AMD's paper could use some copy-editing. It mangled the V1-1 mitigation segment and it looks like it failed to include the fixed code sequence. Some grammatical errors and some sloppily handled splits across page breaks.
I'd assume those that need to know this most would get the point, but it's unfortunate.
Mitigation V2-4 isn't particularly informative since it varies so much between implementations--which would be the place that would need more detail.
AMD seems to be saying that it intends to harden its return address predictor, since it doesn't expect future processors will need the option to flood it to prevent hostile code from setting a bad entry.
Interestingly, Intel's stating they intend to have CPUs that do not need software mitigation for Meltdown and Spectre later this year.

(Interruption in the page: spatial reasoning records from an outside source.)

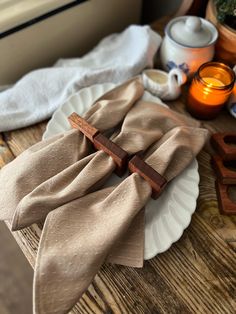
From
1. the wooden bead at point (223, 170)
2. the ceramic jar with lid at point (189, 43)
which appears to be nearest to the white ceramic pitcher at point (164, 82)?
the ceramic jar with lid at point (189, 43)

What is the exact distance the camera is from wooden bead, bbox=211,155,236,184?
0.53 m

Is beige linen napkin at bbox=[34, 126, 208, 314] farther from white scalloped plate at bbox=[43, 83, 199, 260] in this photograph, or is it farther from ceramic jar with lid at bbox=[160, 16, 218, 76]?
ceramic jar with lid at bbox=[160, 16, 218, 76]

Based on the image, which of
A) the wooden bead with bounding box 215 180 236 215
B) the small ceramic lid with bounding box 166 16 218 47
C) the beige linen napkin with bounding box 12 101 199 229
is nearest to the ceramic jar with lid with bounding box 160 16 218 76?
the small ceramic lid with bounding box 166 16 218 47

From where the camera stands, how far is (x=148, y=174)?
1.51 ft

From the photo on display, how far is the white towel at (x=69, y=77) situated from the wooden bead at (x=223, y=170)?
0.75 ft

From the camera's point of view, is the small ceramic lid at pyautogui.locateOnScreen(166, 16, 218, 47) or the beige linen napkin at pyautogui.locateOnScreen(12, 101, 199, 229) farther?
the small ceramic lid at pyautogui.locateOnScreen(166, 16, 218, 47)

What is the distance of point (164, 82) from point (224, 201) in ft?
0.84

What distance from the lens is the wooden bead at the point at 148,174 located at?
456mm

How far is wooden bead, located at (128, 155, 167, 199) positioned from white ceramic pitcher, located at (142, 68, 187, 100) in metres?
0.20

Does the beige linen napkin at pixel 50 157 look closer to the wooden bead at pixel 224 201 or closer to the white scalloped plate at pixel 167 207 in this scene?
the white scalloped plate at pixel 167 207

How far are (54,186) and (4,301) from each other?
1.79 ft

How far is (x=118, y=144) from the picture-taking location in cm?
51

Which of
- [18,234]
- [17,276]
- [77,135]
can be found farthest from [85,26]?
[17,276]

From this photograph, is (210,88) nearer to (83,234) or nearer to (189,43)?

https://www.slashgear.com/intel-spectre-and-meltdown-proof-cpus-coming-this-year-25517122/
Changes to processor architecture are in the pipeline to permanently bypass the Meltdown and Spectre loopholes. However, it’ll take a little time to get them ready, and Intel says that the updated chips won’t be available on the market until later in 2018. It’s unclear what ranges Intel is prioritizing, since the security flaws affect so many models
Given the lag time for significant design changes, I'm curious what could be done. Google became aware of the exploits last June. Tapeout to launch of a chip this year could take 2-3 quarters. How long Intel had to make changes or how hacky they may be is uncertain.

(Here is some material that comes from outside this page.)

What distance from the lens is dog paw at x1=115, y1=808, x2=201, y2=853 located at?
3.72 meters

Meltdown might be amenable to something of a quicker fix. If the hardware is positioned to know that it's in the scenario where user code is hitting a kernel address, it might suppress the operation like AMD does with its specific check.

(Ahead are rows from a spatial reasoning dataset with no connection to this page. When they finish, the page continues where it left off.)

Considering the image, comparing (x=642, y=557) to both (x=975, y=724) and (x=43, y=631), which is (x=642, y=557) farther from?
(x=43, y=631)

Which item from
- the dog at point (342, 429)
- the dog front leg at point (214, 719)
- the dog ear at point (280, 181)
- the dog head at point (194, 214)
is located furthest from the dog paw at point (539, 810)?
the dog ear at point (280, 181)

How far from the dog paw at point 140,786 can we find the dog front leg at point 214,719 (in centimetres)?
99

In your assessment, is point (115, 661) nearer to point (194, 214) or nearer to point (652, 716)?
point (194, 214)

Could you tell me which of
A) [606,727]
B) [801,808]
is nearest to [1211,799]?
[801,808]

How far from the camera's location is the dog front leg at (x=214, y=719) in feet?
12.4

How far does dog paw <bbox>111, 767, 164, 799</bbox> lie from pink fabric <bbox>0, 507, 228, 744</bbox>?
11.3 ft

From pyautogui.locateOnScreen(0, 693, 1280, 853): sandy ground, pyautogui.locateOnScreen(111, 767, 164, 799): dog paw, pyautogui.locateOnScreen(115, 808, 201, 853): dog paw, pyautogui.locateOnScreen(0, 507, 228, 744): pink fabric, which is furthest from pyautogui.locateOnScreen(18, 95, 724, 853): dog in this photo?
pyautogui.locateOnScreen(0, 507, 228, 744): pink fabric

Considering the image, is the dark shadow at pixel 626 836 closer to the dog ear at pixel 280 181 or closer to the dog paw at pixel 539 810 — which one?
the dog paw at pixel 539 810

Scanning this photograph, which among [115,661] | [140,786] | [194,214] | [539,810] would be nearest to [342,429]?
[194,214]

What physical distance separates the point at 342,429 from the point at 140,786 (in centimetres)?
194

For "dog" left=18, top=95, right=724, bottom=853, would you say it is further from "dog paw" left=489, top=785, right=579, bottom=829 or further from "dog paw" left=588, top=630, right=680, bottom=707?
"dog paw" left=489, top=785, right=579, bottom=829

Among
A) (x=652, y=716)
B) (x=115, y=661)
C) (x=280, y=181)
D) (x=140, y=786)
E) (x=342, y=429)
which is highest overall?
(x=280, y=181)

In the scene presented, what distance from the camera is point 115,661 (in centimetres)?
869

If that part isn't changed, perhaps the load pipeline can be made to disable forwarding or zero out the value in the faulting scenario. That wouldn't necessarily require new behaviors in the rest of the chip.
Spectre is the more pervasive one, and if Intel means no software workarounds like serializing before branch checks, retpolines, and the indirect branch control instructions and barriers, I'm curious what would be changed in what is publicly a short time across multiple hardware units and scenarios.
Not knowing the details of the hardware, perhaps there's enough information nearby for the pipeline to trap out if it detects a subset of instructions that can generate side-effects not rolled back by standard misprediction handling.
Adding a new cache partition seems expensive, and not speculating at all seems impractical.
Maybe expand the role of the line fill buffers to delay booting things out of the L1, although that's a complex set of areas to change.
Perhaps a variation on what is being done to counteract Meltdown in Power?
https://git.kernel.org/pub/scm/linu...t&id=aa8a5e0062ac940f7659394f4817c948dc8c0667
It purges the L1 upon exiting the kernel or hypervisor, since it apparently does catch permissions violations if a load misses the L1. That seems like a specific corner, perhaps a window opened up by the way-predicted data cache and parallel TLB and directory checks.
Perhaps a hack fix by Intel if it's rushing could be to make it so a Meltdown or Spectre dependent access prompts an L1 wipe, or perhaps less expensively invalidate one line from other cache sets so that there's no identifiable pattern to the invalidations.
That requires tracking which operations loaded a value speculatively, and somehow through a dependence chain launched a load with an address derived from it.
Some of that might be partially present, based on how the register allocations are tracked and freed for standard mispredicts.
The pipeline could then detect that this happened, and wipe all or part of the L1.
TSX's low-latency line invalidation capabilities might make it possible to do this with less overhead.